Cannes 2022 : Pour commencer les citations de films

Le Festival de Cannes juste avant et immédiatement après le coronavirus reflète une affinité pour les comédies zombies. Les deux fois, des films de ce genre ont même ouvert le festival : en 2019, c’était Jarmuschev Les morts ne meurent paset cette année cet honneur est allé à Michel Hazanavicius avec un film Couper! (Coupez!), qui s’appelait d’abord Z ou alors Comme Z (Comme Z). Comme la lettre Z est devenue « sale » lors de l’agression russe contre l’Ukraine, le réalisateur a voulu éviter toute confusion ou ambiguïté, il a donc changé le titre.
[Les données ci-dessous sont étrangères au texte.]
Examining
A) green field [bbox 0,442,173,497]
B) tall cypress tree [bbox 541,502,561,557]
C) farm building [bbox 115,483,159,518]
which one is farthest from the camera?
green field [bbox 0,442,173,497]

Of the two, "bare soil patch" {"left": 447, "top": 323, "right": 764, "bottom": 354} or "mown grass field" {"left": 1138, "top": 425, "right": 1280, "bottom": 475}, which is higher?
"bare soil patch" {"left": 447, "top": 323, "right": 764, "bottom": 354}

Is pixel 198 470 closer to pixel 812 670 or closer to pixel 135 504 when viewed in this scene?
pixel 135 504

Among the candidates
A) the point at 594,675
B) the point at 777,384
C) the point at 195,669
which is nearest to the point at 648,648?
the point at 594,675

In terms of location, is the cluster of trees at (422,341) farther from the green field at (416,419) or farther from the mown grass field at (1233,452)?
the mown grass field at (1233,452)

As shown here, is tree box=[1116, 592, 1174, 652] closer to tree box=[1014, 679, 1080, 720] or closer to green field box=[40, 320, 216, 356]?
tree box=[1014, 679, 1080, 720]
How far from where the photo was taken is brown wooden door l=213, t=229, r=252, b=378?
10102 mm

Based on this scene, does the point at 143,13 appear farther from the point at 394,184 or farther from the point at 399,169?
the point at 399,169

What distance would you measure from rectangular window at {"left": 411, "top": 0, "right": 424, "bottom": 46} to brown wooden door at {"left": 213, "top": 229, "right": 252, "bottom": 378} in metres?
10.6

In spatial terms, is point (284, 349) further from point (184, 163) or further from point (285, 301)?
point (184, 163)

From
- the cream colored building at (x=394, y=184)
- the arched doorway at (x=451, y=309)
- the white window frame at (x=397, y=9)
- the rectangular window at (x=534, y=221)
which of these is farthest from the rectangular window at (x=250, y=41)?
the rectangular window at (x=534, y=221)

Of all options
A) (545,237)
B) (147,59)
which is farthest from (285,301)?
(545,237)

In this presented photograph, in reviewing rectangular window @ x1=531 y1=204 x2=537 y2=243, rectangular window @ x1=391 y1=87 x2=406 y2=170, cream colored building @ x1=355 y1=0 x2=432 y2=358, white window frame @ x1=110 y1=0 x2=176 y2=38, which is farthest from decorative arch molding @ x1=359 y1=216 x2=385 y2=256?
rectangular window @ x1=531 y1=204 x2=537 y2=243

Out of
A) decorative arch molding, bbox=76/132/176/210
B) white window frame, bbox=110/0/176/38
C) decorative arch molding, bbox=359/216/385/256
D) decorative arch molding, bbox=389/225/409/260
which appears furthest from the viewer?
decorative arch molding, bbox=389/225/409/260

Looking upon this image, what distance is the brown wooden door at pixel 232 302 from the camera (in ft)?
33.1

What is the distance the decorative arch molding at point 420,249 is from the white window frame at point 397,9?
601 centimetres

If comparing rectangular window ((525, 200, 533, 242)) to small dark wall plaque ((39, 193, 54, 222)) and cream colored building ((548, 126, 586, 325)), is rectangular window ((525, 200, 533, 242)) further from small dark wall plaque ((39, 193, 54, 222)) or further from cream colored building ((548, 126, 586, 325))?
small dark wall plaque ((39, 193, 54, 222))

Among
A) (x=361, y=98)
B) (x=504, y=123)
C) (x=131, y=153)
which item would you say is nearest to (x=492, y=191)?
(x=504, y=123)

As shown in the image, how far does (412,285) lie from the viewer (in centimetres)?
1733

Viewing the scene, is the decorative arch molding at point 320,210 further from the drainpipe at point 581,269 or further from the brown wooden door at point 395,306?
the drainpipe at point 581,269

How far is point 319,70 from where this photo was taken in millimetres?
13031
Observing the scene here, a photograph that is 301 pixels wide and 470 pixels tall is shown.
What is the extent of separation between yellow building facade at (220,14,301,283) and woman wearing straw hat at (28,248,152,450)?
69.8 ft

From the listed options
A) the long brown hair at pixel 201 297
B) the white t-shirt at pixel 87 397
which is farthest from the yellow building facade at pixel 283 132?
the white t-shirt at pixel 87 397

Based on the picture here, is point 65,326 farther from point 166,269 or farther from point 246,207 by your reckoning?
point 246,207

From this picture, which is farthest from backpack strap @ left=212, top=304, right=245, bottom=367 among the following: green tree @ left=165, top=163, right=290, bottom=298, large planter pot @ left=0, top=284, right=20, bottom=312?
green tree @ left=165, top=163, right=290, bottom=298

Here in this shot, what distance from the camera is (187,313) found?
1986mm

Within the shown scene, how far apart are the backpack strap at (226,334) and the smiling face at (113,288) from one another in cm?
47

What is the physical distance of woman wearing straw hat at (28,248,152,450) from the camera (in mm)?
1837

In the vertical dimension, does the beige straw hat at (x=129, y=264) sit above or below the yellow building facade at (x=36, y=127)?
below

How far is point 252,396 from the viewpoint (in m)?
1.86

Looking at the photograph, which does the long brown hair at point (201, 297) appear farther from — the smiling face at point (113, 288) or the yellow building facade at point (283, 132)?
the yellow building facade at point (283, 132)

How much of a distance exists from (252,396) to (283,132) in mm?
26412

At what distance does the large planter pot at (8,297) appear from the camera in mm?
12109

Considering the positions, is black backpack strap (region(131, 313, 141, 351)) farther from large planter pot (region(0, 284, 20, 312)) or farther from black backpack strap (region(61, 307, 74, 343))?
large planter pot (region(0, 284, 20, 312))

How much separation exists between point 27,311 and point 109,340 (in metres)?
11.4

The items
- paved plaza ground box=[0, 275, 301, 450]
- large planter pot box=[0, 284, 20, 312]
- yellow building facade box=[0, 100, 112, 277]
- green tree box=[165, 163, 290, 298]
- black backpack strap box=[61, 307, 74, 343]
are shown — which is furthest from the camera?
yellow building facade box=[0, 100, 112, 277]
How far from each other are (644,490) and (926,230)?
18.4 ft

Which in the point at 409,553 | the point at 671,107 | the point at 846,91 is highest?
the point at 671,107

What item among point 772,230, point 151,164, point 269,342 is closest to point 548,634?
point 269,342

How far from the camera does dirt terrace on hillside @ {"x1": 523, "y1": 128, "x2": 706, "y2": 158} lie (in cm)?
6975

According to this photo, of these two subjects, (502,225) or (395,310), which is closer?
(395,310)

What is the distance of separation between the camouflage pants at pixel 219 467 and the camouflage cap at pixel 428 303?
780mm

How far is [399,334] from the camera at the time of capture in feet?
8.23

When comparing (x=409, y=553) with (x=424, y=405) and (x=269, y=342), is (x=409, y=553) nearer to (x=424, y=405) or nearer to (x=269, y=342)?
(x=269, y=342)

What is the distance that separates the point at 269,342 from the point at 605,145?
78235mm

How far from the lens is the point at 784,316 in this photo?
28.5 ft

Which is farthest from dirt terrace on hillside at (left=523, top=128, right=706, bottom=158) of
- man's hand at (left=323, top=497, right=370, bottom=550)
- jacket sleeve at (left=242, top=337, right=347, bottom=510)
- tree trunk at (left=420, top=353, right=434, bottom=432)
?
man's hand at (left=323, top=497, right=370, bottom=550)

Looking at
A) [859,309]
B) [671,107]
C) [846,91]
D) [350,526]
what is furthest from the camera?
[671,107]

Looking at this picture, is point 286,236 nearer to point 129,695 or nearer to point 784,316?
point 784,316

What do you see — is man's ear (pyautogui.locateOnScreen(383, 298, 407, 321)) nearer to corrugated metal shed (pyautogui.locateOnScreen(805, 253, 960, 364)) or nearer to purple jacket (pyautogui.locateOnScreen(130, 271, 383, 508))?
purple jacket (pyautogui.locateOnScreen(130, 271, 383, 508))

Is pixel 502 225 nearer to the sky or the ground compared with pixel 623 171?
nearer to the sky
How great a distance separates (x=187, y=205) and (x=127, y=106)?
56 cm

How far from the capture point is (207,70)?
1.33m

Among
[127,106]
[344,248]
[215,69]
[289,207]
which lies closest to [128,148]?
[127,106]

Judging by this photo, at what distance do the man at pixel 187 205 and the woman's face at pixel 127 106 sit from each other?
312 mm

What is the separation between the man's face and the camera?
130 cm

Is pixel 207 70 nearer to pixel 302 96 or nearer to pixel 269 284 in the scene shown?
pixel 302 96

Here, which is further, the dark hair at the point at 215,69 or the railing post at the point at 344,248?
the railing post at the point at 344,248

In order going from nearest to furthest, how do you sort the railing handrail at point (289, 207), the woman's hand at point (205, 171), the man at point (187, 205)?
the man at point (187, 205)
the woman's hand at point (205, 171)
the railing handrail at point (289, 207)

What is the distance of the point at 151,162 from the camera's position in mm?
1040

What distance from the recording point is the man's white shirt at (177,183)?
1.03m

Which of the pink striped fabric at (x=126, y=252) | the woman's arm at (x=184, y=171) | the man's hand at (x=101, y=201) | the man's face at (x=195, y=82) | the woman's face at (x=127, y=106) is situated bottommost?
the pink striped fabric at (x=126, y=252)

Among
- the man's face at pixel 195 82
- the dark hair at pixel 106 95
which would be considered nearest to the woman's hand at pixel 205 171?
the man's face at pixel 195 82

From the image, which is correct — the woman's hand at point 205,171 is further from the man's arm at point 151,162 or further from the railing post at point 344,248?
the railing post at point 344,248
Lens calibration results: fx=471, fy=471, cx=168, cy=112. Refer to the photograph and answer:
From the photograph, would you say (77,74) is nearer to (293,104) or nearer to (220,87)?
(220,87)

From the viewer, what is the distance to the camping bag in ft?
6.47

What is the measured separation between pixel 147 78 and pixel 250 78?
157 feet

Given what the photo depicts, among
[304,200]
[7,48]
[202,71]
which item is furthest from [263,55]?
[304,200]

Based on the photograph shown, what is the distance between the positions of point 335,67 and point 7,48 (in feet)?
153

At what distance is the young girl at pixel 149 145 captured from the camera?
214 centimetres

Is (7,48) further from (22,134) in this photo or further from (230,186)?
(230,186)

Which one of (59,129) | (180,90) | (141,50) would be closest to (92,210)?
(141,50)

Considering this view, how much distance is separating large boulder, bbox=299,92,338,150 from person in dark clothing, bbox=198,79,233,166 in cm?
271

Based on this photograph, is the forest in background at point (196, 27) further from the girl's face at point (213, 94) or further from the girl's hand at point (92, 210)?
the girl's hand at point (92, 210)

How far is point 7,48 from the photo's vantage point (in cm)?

Pour mettre le tout dans son contexte, le président ukrainien Volodymyr Zelensky s’est également exprimé en direct par liaison vidéo lors de la cérémonie d’ouverture, citant Chaplin et Un grand dictateur et a recueilli un tonnerre d’applaudissements, en particulier lorsqu’il a mentionné que les créateurs doivent s’assurer que « les films ne restent pas silencieux en ces temps ». Film d’ouverture Couper! il a ensuite diverti et impressionné avec une structure en triple métafilm, bien qu’il n’y ait rien d’original dedans – Cannes présente désormais non seulement des films de zombies, mais également des remakes lors de la soirée d’ouverture. Hazanavicius très fidèlement, pour ainsi dire, sans changement, a retravaillé la bravade du culte japonais Shinichira UedeMort d’un seul coup (2017), qui commence par une scène de 37 minutes en un seul plan, montrant une expérience télévisée en direct ou l’histoire d’une équipe de tournage tournant un film de zombies à petit budget dans un entrepôt désaffecté.

Le réalisateur fait partie de la mise en scène avec sa caméra, on est persuadé qu’on assiste à un « film-sur-tournage-film », où des zombies mis en scène sont attaqués par de « vrais » zombies à un moment donné. Lorsque la partie survivante de l’équipe de tournage s’occupe des morts-vivants et que l’expérience se termine, la deuxième partie du film suit, qui met en lumière les préparatifs de la production, puis suit le « making-of » de l’ensemble de la production dans la troisième, segment le plus sauvage ; la troisième caméra présente toutes les énigmes créatives qui peuvent être inventées et qui affectent l’enregistrement de la production de garage : acteurs ivres, assistants trop ambitieux et intrusifs, techniciens souffrant de troubles digestifs, etc. Les films d’Ued et de Hazanavicius font l’éloge du processus de production indestructible et do-it-yourself.

Un regard sur le passé

Les Français savent s’occuper de la promotion de leurs classiques, même s’ils ne font peut-être pas partie des favoris populaires. Lors de l’échauffement, le premier jour du festival dans la pleine salle Debussy, la deuxième plus grande (elle compte 1 500 places), une création rarement vue a été filée pour l’ouverture de la section Cannes Classics. Jean EustacheMaman et chienne (1973), qui n’a jamais trouvé un large public, mais qui pourrait désormais retrouver l’opus d’Eustache – en train de restituer tout l’héritage du réalisateur – pour trouver quelques téléspectateurs de plus.

Film Maman et chienne, une étude sur la jeunesse française, qui au lendemain de l’année 68 insoumise et de la révolution sexuelle se retrouve face à un dilemme affectif, sur un monde où les valeurs petites-bourgeoises sont encore sacrées, et sur une société bien aérée par la révolution étudiante a consolidé les forces politiques conservatrices, elle a été considérée comme controversée lors de la première et, d’une durée de près de quatre heures, c’était aussi une bouchée exigeante et intellectuellement stimulante. Serge Daney a dit de lui « qu’il montrera aux générations futures ce qu’était Paris dans la période post-révolutionnaire ». A l’heure où, semble-t-il, nous surmontons les derniers soupirs de la couronne, il viendra probablement bientôt un moment où nous nous demanderons quel film parle le mieux de la cousine et de la période cousine.